* _Daftar Tugas_:
**1)** Jawab pertanyaan berikut berdasarkan tulisan tentang perjalanan ke Shell Eco-Marathon 2018:
(a) Berapa tim yang dikirim Indonesia ke kompetisi itu?
(b) Pukul berapa pesawat dari Surabaya berangkat?
(c) Pukul berapa penulis sudah tiba di Juanda?
**2)** Teruskan tulisan tentang perjalanan ke Shell Eco-Marathon 2018 dari kalimat terakhirnya.

:: Bacaan yang Diberikan

Budaya Negatif Penumpang Pesawat yang Menyebalkan
Wartawan Harian KOMPAS, Ambrosius Harto (BRO), menjadi salah satu jurnalis yang diundang untuk hadir dalam lomba rancang bangun mobil masa depan Shell Eco-Marathon 2018 di Changi Exhibition Center, Singapura.
Kompetisi yang berlangsung kurun Kamis (8/3) sampai Minggu (11/3) itu diikuti oleh 126 tim dari 18 negara di Asia. Indonesia menjadi pengirim terbanyak dengan 26 tim dari 20 perguruan tinggi di Sumatera, Jawa, dan Kalimantan.
Perjalanan dimulai dari Surabaya, ibu kota Jawa Timur, tempat bertugas di Harian KOMPAS. Untuk mencapai Singapura, saya memilih bepergian terlebih dahulu ke Jakarta untuk bertemu jurnalis lainnya dan tim pendamping untuk acara Shell Eco-marathon 2018 itu.
Dari Surabaya, Rabu (7/3), saya memakai penerbangan pukul 05.45 WIB dengan waktu tiba di Jakarta pukul 07.15 WIB. Pesawat yang akan menerbangkan kami ke Singapura berangkat pukul 11.45 WIB dari Jakarta sehingga penerbangan pertama dari Surabaya tidak akan membuat saya tertinggal.
Penerbangan dari Bandar Udara Juanda di Sidoarjo yang saya gunakan berlangsung tepat waktu. Itu pun bisa dimaklumi. Jika penerbangan pertama suatu maskapai terlambat, tentu akan membuat mundur jadwal penerbangan selanjutnya. Soal mundur dan tertundanya penerbangan di Indonesia, saya merasa sudah cukup kenyang pengalaman.
Hampir pukul 05.00 WIB, saya sudah tiba di Juanda dan masuk ke barisan penumpang untuk mencetak tiket. Saya sudah melakukan check in penerbangan tetapi belum mendaftarkan dan memasukkan bawaan (bagasi) lewat meja tugas maskapai.
Di sanalah sesuatu yang tak menyenangkan terjadi. Sebagai warga masyarakat yang mengetahui norma tata tertib dan kesopanan, kita sewajarnya tahu bahwa mengantre adalah budaya yang tertib.

::::
:: Informasi yang Diberikan

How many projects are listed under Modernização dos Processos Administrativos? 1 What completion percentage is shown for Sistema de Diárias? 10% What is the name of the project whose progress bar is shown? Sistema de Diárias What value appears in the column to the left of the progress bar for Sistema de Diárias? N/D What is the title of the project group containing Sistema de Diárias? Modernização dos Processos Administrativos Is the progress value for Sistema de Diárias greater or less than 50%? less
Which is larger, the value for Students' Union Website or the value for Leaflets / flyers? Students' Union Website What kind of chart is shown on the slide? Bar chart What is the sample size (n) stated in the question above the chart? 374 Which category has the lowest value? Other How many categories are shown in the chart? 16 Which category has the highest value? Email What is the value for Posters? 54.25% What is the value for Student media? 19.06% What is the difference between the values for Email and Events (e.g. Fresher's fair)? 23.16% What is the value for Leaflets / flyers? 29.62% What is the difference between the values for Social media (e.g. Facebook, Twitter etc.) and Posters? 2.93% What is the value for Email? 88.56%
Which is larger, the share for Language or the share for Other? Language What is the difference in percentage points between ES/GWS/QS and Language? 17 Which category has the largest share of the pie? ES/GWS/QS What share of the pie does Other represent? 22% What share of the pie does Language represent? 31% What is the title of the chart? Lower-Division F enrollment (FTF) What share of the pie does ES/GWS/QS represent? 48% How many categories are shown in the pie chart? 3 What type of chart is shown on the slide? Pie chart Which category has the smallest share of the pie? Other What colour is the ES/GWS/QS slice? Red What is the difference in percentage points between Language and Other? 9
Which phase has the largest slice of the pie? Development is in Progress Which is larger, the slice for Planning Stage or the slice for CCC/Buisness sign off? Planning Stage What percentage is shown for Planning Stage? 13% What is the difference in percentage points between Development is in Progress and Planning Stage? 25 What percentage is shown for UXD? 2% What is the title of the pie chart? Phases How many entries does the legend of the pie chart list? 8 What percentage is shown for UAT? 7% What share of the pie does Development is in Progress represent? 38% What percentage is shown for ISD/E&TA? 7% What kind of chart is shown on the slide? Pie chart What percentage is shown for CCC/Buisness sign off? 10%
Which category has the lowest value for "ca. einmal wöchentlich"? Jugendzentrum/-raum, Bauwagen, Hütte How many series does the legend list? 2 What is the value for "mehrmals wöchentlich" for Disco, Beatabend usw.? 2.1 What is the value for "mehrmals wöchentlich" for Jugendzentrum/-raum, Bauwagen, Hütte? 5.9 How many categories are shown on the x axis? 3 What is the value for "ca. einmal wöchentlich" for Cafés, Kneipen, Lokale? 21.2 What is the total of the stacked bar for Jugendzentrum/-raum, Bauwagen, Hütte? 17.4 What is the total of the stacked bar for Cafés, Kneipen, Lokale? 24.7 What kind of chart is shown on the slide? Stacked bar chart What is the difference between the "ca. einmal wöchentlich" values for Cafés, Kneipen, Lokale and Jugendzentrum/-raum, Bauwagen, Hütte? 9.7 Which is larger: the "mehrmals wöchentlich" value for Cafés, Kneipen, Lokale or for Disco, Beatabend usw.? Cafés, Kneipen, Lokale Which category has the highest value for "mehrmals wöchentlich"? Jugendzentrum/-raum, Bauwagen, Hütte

::::

* _Jawaban Kegiatan_:
**1)**
(a) 26 tim dari 20 perguruan tinggi.
(b) Pukul 05.45 WIB.
(c) Hampir pukul 05.00 WIB.

**2)**
Di depan saya ada seorang lelaki yang menunggu dipanggil ke meja check in. Nah, secara wajar, jika lelaki itu sudah selesai, berikutnya adalah giliran saya. Namun, pagi itu, tidak terjadi dengan saya. Tiba-tiba seorang bapak berusia di atas 50 tahun menyerobot antrean.
Ia pun maju ke meja check in dan menyerahkan tiket penerbangan. Belum habis kebingungan saya dan belum sempat menegur, tiba-tiba terdengar suara perempuan dari belakang. “Amit (permisi), Mas,” ujar perempuan yang ternyata istri dari bapak itu.
Dengan agak bingung, saya sempat membiarkan mereka menyerobot antrean. Namun, rasa kesal sekaligus iba membuat saya penasaran untuk bertanya. Penumpang lain yang mengantre di belakang saya juga meminta agar saya menegur pasangan itu.
Okelah, akhirnya saya menegur pasangan itu karena menyerobot antrean. Yang ditegur cuma diam, tertunduk, tetapi kemudian berlalu setelah urusan check in mereka selesai.
“Lah, Mas, mereka enggak minta maaf,” kata penumpang di belakang saya. Saya pun mengajak mereka untuk memaklumi kondisi itu meski dalam hati tentu ada kejengkelan.
Peristiwa kurang menyenangkan di jalur check in ternyata berlanjut. Sebelum masuk pesawat, penumpang masuk ruang tunggu. Di Ruang Tunggu 10 Terminal 1B pagi itu, saya agak kesulitan mencari tempat duduk.
Di kejauhan saya melihat ada empat kursi tampak kosong meski di sekitarnya telah diduduki. Saat saya dekati ternyata kursi itu ditiduri seorang lelaki. Saya pun bengong dan tersenyum geli melihat lelaki yang tidur nyenyak itu. Di sekitarnya, penumpang mungkin menyimpan kejengkelan atau acuh tak acuh. Di depan lelaki itu saya mendapat duduk.
Sambil menunggu dan melihat sekeliling muncul rasa kesal sebab karena empat kursi “dimonopoli” oleh satu orang tidur. Itu membuat penumpang harus mencari tempat duduk yang masih tersedia atau malah berdiri saat ruang tunggu terisi penuh.
Saya bertanya kepada sejumlah penumpang mengapa tidak membangunkan lelaki itu. Mereka sungkan sehingga membuat saya memberanikan diri mendatangi petugas, melapor, dan membangunkan si penumpang tertidur itu.
Singkat cerita, penumpang itu bangun dan tidak lagi “menguasai” empat kursi untuk dirinya. Sebelumnya, saya sempat memotretnya dan mengunggah ke media sosial buat pamer bahwa masih ada bahkan banyak lho orang-orang yang semaunya sendiri.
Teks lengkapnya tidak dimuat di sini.